START Supplied data

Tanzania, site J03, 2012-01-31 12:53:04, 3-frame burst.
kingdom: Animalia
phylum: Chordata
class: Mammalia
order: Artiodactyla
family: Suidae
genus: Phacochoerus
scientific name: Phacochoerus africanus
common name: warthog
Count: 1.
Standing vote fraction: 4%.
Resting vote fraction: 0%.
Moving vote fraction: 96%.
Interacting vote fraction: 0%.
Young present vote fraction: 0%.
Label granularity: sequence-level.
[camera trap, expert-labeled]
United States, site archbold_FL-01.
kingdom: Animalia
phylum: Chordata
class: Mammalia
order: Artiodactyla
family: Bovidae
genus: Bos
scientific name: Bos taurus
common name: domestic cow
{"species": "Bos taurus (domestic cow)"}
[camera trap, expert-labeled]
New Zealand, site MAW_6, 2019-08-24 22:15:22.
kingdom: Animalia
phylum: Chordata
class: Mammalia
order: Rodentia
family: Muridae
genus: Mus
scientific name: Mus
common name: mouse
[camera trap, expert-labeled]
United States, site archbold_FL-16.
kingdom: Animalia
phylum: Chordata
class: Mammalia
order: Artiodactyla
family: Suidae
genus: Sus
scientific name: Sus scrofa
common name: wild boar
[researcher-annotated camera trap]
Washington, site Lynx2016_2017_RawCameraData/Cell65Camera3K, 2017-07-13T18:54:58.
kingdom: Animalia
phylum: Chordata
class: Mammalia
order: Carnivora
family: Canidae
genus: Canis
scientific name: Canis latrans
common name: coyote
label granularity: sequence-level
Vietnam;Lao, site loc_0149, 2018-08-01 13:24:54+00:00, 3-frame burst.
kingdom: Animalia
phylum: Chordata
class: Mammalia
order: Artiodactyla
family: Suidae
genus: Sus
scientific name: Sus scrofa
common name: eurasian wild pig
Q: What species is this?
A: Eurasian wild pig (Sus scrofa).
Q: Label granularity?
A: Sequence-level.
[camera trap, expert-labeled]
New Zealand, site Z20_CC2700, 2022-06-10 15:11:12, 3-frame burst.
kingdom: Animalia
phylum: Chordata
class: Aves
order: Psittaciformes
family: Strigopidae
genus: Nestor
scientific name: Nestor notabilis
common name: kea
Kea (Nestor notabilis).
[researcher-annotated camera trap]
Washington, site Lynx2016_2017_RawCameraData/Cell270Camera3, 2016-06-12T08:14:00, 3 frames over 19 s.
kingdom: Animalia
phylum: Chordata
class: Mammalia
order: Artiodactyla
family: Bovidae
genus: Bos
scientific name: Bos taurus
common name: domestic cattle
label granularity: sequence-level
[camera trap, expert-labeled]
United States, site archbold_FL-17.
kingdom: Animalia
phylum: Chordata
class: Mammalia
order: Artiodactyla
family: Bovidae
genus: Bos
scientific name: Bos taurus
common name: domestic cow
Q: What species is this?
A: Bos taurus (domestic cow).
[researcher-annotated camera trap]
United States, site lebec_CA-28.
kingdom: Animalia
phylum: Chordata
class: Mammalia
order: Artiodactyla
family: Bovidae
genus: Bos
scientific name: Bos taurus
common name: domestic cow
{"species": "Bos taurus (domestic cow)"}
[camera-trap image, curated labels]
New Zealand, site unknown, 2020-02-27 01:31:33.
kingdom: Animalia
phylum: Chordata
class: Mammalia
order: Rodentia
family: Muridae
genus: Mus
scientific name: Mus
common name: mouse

END Supplied data

Activity —
Copy out the entire listing above exactly.

Solution for this task —
Tanzania, site J03, 2012-01-31 12:53:04, 3-frame burst.
kingdom: Animalia
phylum: Chordata
class: Mammalia
order: Artiodactyla
family: Suidae
genus: Phacochoerus
scientific name: Phacochoerus africanus
common name: warthog
Count: 1.
Standing vote fraction: 4%.
Resting vote fraction: 0%.
Moving vote fraction: 96%.
Interacting vote fraction: 0%.
Young present vote fraction: 0%.
Label granularity: sequence-level.
[camera trap, expert-labeled]
United States, site archbold_FL-01.
kingdom: Animalia
phylum: Chordata
class: Mammalia
order: Artiodactyla
family: Bovidae
genus: Bos
scientific name: Bos taurus
common name: domestic cow
{"species": "Bos taurus (domestic cow)"}
[camera trap, expert-labeled]
New Zealand, site MAW_6, 2019-08-24 22:15:22.
kingdom: Animalia
phylum: Chordata
class: Mammalia
order: Rodentia
family: Muridae
genus: Mus
scientific name: Mus
common name: mouse
[camera trap, expert-labeled]
United States, site archbold_FL-16.
kingdom: Animalia
phylum: Chordata
class: Mammalia
order: Artiodactyla
family: Suidae
genus: Sus
scientific name: Sus scrofa
common name: wild boar
[researcher-annotated camera trap]
Washington, site Lynx2016_2017_RawCameraData/Cell65Camera3K, 2017-07-13T18:54:58.
kingdom: Animalia
phylum: Chordata
class: Mammalia
order: Carnivora
family: Canidae
genus: Canis
scientific name: Canis latrans
common name: coyote
label granularity: sequence-level
Vietnam;Lao, site loc_0149, 2018-08-01 13:24:54+00:00, 3-frame burst.
kingdom: Animalia
phylum: Chordata
class: Mammalia
order: Artiodactyla
family: Suidae
genus: Sus
scientific name: Sus scrofa
common name: eurasian wild pig
Q: What species is this?
A: Eurasian wild pig (Sus scrofa).
Q: Label granularity?
A: Sequence-level.
[camera trap, expert-labeled]
New Zealand, site Z20_CC2700, 2022-06-10 15:11:12, 3-frame burst.
kingdom: Animalia
phylum: Chordata
class: Aves
order: Psittaciformes
family: Strigopidae
genus: Nestor
scientific name: Nestor notabilis
common name: kea
Kea (Nestor notabilis).
[researcher-annotated camera trap]
Washington, site Lynx2016_2017_RawCameraData/Cell270Camera3, 2016-06-12T08:14:00, 3 frames over 19 s.
kingdom: Animalia
phylum: Chordata
class: Mammalia
order: Artiodactyla
family: Bovidae
genus: Bos
scientific name: Bos taurus
common name: domestic cattle
label granularity: sequence-level
[camera trap, expert-labeled]
United States, site archbold_FL-17.
kingdom: Animalia
phylum: Chordata
class: Mammalia
order: Artiodactyla
family: Bovidae
genus: Bos
scientific name: Bos taurus
common name: domestic cow
Q: What species is this?
A: Bos taurus (domestic cow).
[researcher-annotated camera trap]
United States, site lebec_CA-28.
kingdom: Animalia
phylum: Chordata
class: Mammalia
order: Artiodactyla
family: Bovidae
genus: Bos
scientific name: Bos taurus
common name: domestic cow
{"species": "Bos taurus (domestic cow)"}
[camera-trap image, curated labels]
New Zealand, site unknown, 2020-02-27 01:31:33.
kingdom: Animalia
phylum: Chordata
class: Mammalia
order: Rodentia
family: Muridae
genus: Mus
scientific name: Mus
common name: mouse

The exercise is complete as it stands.